The Dvaravati Culture played an early key role in the introduction of Buddhism and Buddhist arts into Southeast Asia. Dvaravati art has it's very own style on one hand and is clearly distinguishable from Khmer art or that of the Srivijaya empire on Sumatra; on the other hand it is close to the art and culture of contemporary Thailand as garudas, nagas, Buddhas and other religious items were displayed in the temples as they are still today. The prefered material for sculptures was only seldom the sandstone the medieval Khmer used, but mostly a certain, hard limestone, a compressed chalk which is to find in the quarries east of Lopburi and southwest of Ratchaburi. The stonemasons carved excellent works out of that material, while they worked rarely with bronze, and their bronze castings were usually of a lower quality. Seems, they didn't have good access on bronze (respectively copper and tin) as a raw material.
The 'thammasat', on which the ideal moral and social concept of the just ruler is based, was a Dvaravati derivation of an older Indian concept. It was, by the way, still the basic concept of the absolute monarchy of the Siamese kings of Ayutthaya, adapted from Brahmanist influences from Angkor.

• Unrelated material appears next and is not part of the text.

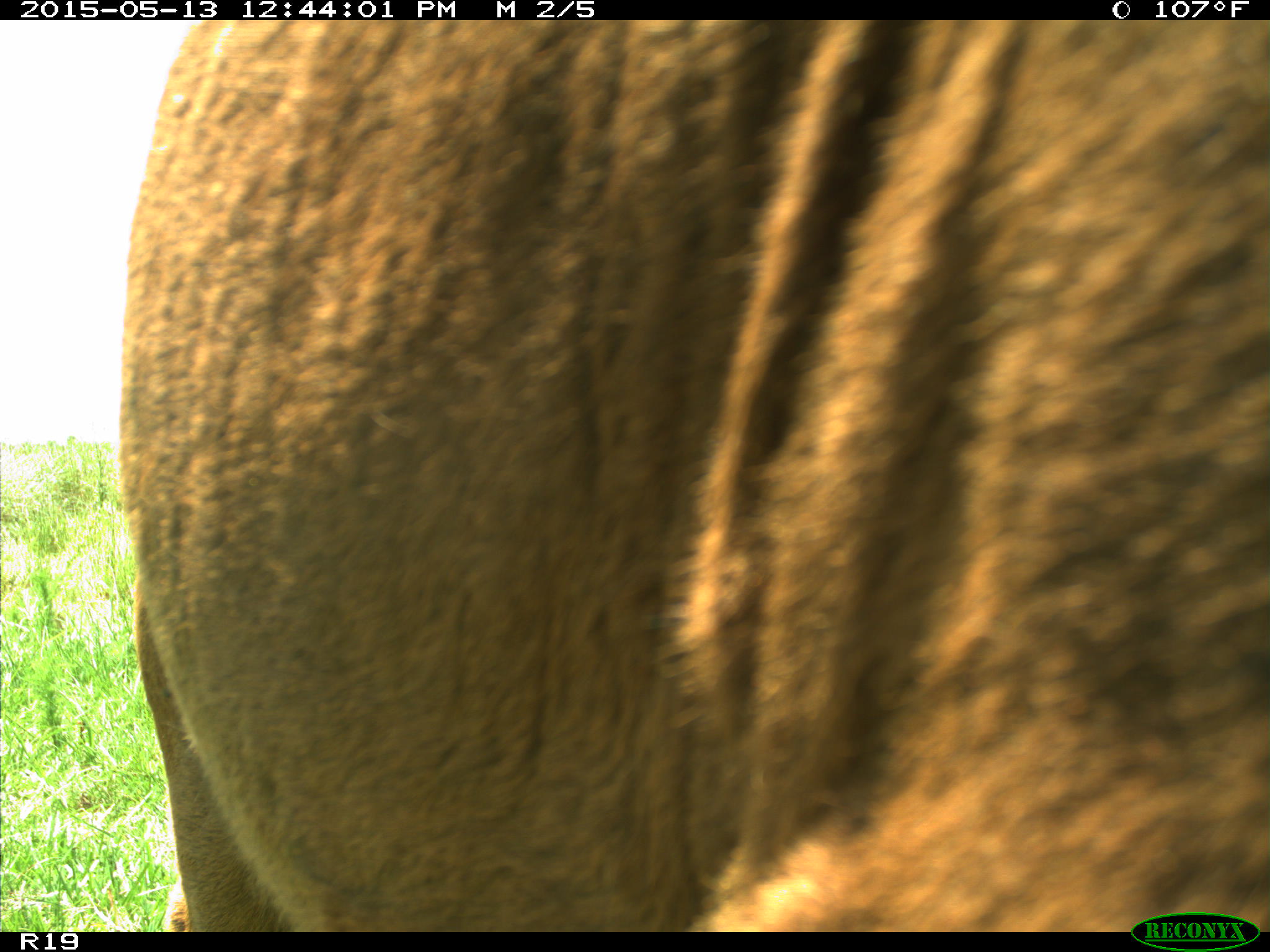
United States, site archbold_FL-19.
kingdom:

Moreover, it still plays a role in the legitimation pattern of the Thai monarchy.
Generally we know very little about the Dvaravati Culture. As it is with other earlier Southeast Asian civilizations, there are no written sources left exept stone carvings in temple sites or on tablets. All what was written on palm leaves, the 'paper' of the time, has been rotten away in the humid, tropical monsoon climate, or has been destroyed in war times. However, as well as it is at the examples of Funan and Angkor, there is a bit of a written record on Dvaravati, documented by ancient Chinese visitors.
The Dvaravati Culture in central Thailand and on the Khorat Plateau became eventually victim to the Khmer empire of Angkor. Central Thailand was conquered by the Khmer in the first half of the 12th century, under king Suryavarman II, the pompous godking who ordered the construction of Angkor Wat as his personal graveyard. That set an end to the Dvaravati in Nakhon Pathom, U Thong and Lopburi. The northern 'branch' of Dvaravati at Hariphunchai lasted until the late 13th century, when it was incorporated into the Tai kingdom of Lanna.